In the listing below, the answer starts at the line that has "Diventiamo la sua" and stops after the line that has "#iran https://t.co/g12zcA195V"; please repeat that part exactly and nothing more.

[Information provided Boundary: Start]

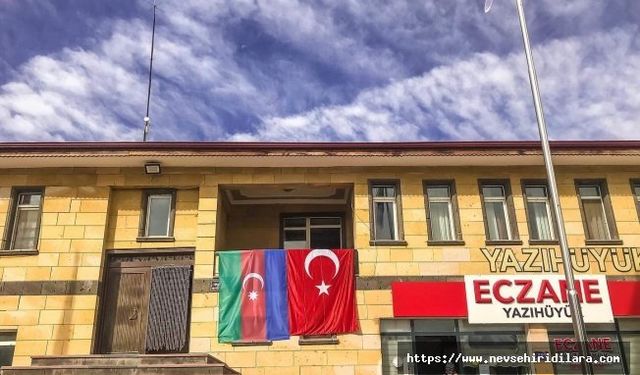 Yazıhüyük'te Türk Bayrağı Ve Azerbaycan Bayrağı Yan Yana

[Information provided Boundary: End]
[Information provided Boundary: Start]

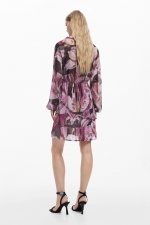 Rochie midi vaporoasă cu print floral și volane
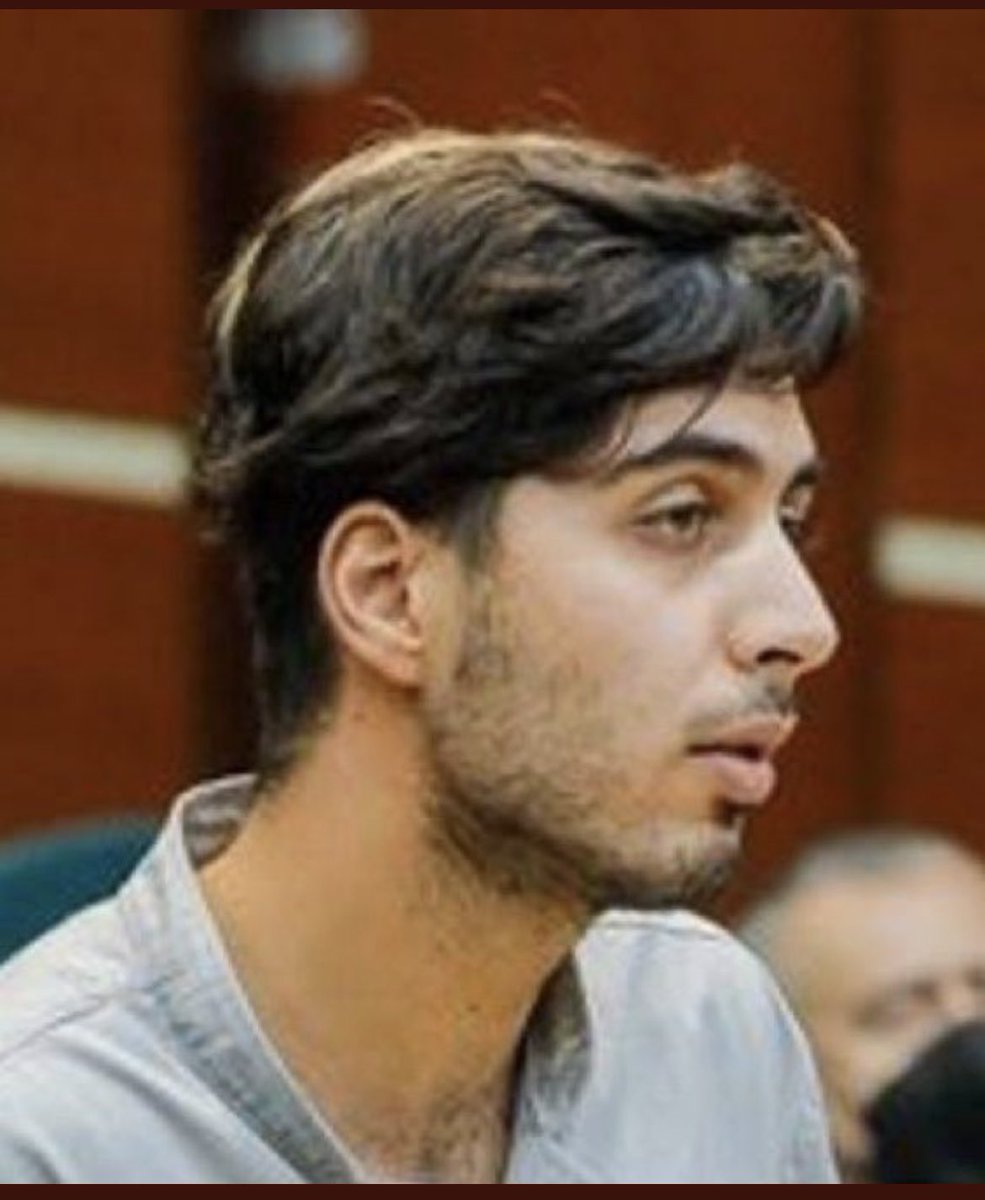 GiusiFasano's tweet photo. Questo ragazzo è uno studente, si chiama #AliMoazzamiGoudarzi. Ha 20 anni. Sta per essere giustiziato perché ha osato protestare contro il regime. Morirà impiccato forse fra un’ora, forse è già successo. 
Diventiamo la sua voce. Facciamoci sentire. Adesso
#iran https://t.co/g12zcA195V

[Information provided Boundary: End]

## Response to the task
Diventiamo la sua voce. Facciamoci sentire. Adesso
#iran https://t.co/g12zcA195V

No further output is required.